I
spent my first twenty years in a world without sex except for a lot of unanswered
questions mulled over in my private day dreams and dark night fantasies. Sex was never
even alluded to by my mid-western Catholic parents. Nor by the nuns who taught me in
grade school and inspired me to go off to a seminary at age thirteen to become a priest. Sex
was never mentioned in my eight years of seminary studies, except for warnings about
"self-pollution" and unexplained "particular friendships." Sex solo, straight or gay
was inside a black box with the lid nailed shut.
My seminary world had simple rules: conform to the priestly abstinence mold,
memorize, don't ask questions, when the bell rings be where the schedule says you should
be doing what you are told to do. It was a sexless Prussian world of discipline,
mortification, repression of the senses, and endless struggles with sexual fantasies that left
no place to ask real life questions.
When I didn't fit the mold, I was told I could not go on to higher theology studies.
Fortunately I found my way to a Benedictine seminary where I encountered a
different brand of Catholicism and some fresh air.
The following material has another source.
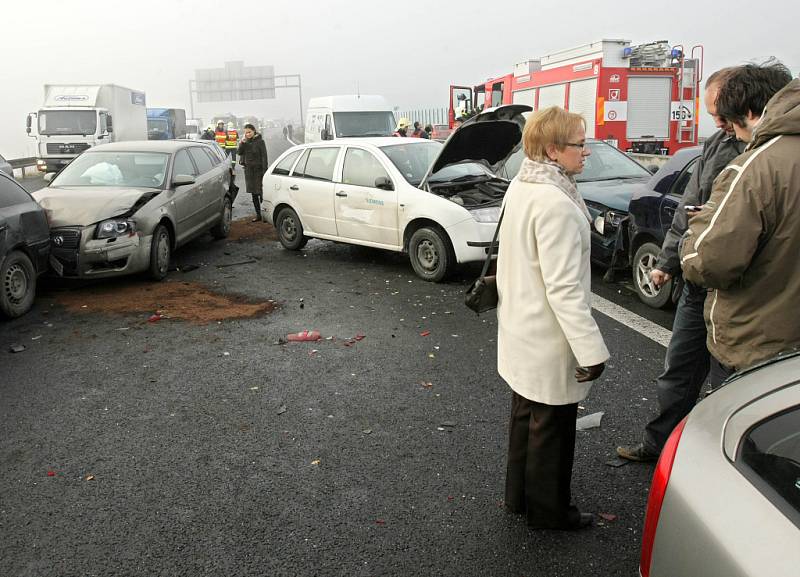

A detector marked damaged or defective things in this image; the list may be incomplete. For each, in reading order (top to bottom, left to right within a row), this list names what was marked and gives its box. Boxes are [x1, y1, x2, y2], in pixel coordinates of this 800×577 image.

damaged gray car [34, 142, 234, 282]
damaged white car [34, 142, 234, 282]
damaged white car [260, 107, 532, 282]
Sex was still not discussed, but two
monks did introduce me to biology and evolution while other monks gave me a more
balanced, humane theology, psychology and spirituality than I had absorbed in Detroit. The
monks also forced me to think and ask questions. After ordination, my bishop encouraged
me to ask unorthodox questions about sex, marriage and contraception.
The Catholicism I knew for twenty-two years ignored sex and only fed my
curiosity. The Catholicism the Benedictines encouraged me to explore was much closer to
the authentic sex-comfortable views of Jesus. So I was comfortable when my bishop
encouraged me to turn my biological interests into a doctorate in experimental embryology,
and begin writing articles and books on the moral acceptability of contraception, and the
changing values and patterns of marriage within Christianity.
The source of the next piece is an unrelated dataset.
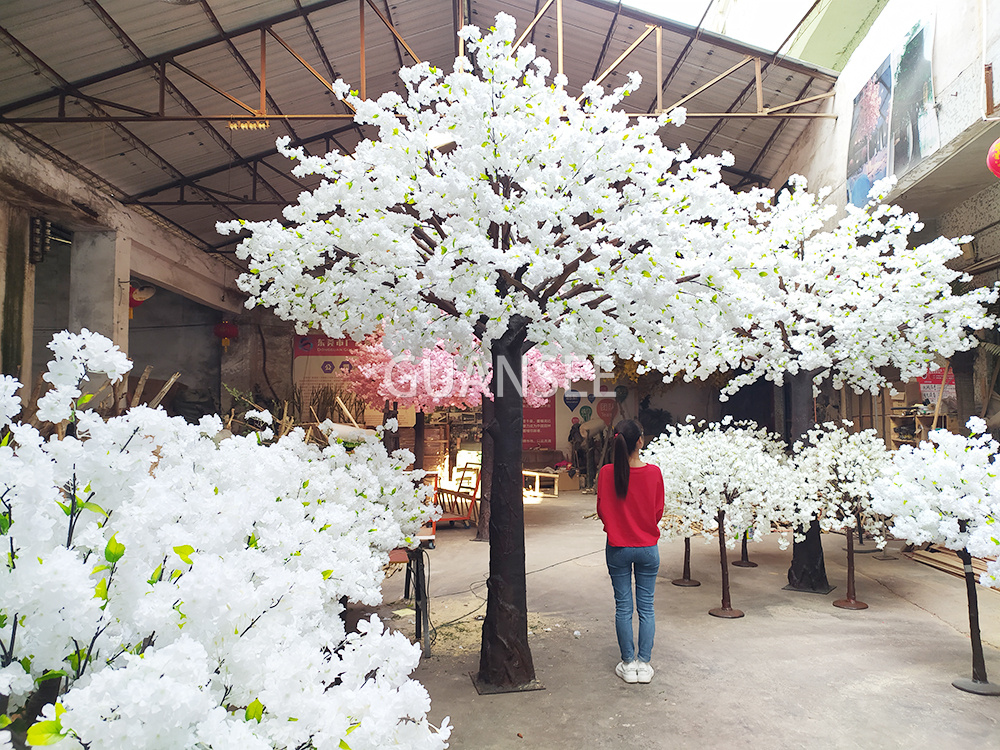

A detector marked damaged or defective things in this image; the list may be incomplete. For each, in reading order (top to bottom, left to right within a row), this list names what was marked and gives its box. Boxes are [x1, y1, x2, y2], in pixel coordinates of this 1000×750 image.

rusty metal base [952, 680, 1000, 696]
I still suffer from the asexual air and distorted yes, perverted form of
Christianity/Catholicism I grew up with. But I've also found a richer, more authentic
spiritual view within that cultural tradition.
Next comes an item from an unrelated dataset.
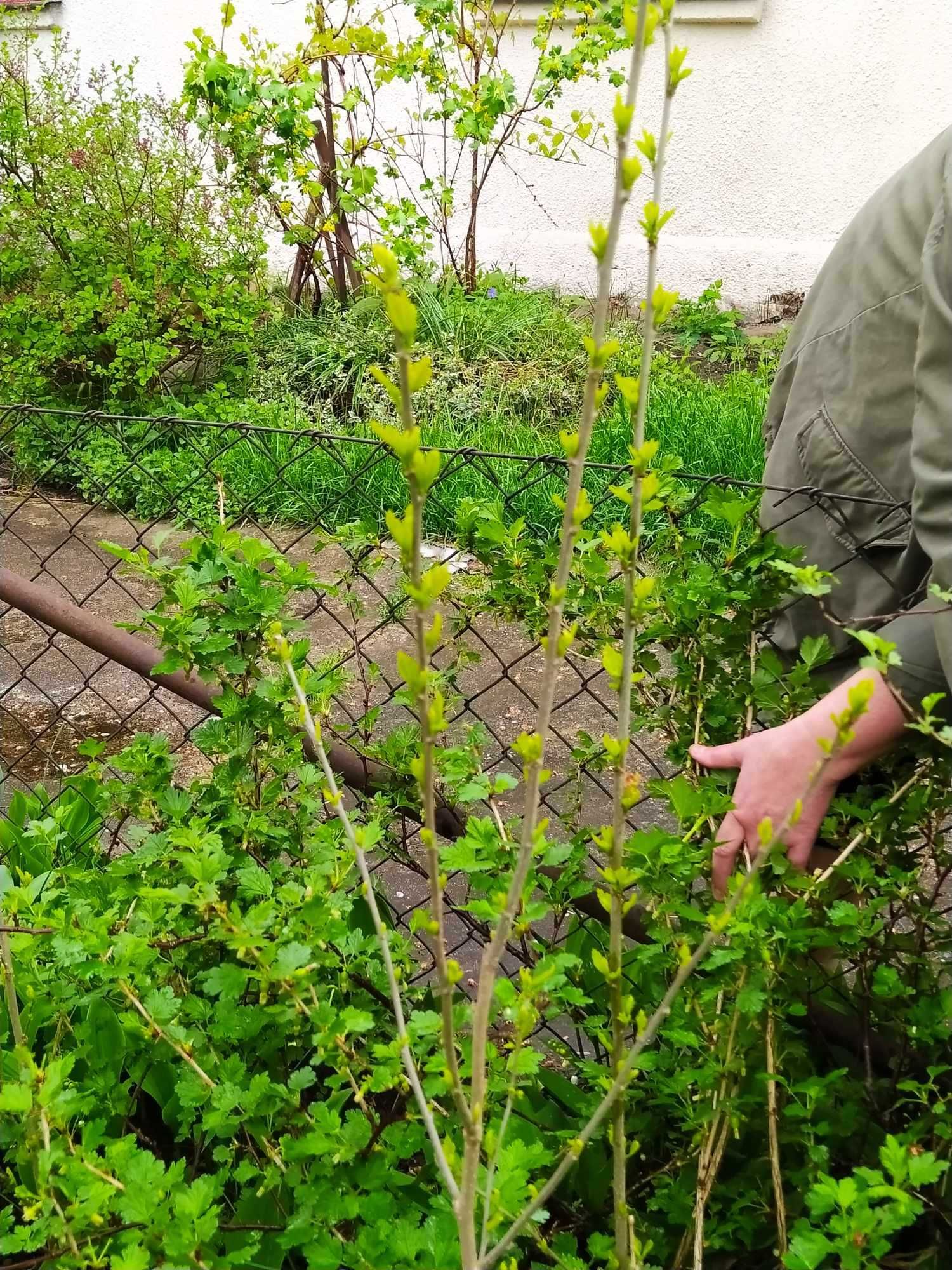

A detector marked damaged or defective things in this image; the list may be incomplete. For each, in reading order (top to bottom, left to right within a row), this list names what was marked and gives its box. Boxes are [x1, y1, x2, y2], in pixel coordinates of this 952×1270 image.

I don't think any of us ever fully expels whatever ethnic and religious air we breathe
as children. It may not have been the healthiest air, but it did allow us to live and grow. After
teaching sexuality for thirty-five years in a variety of college settings, I'm convinced we all
have to deal with the more or less antisexual demons we encounter in our youth. Each of us
has to find our own way to slay our dragons and fight our way out of our childhood black
box if we want a healthy sexual life.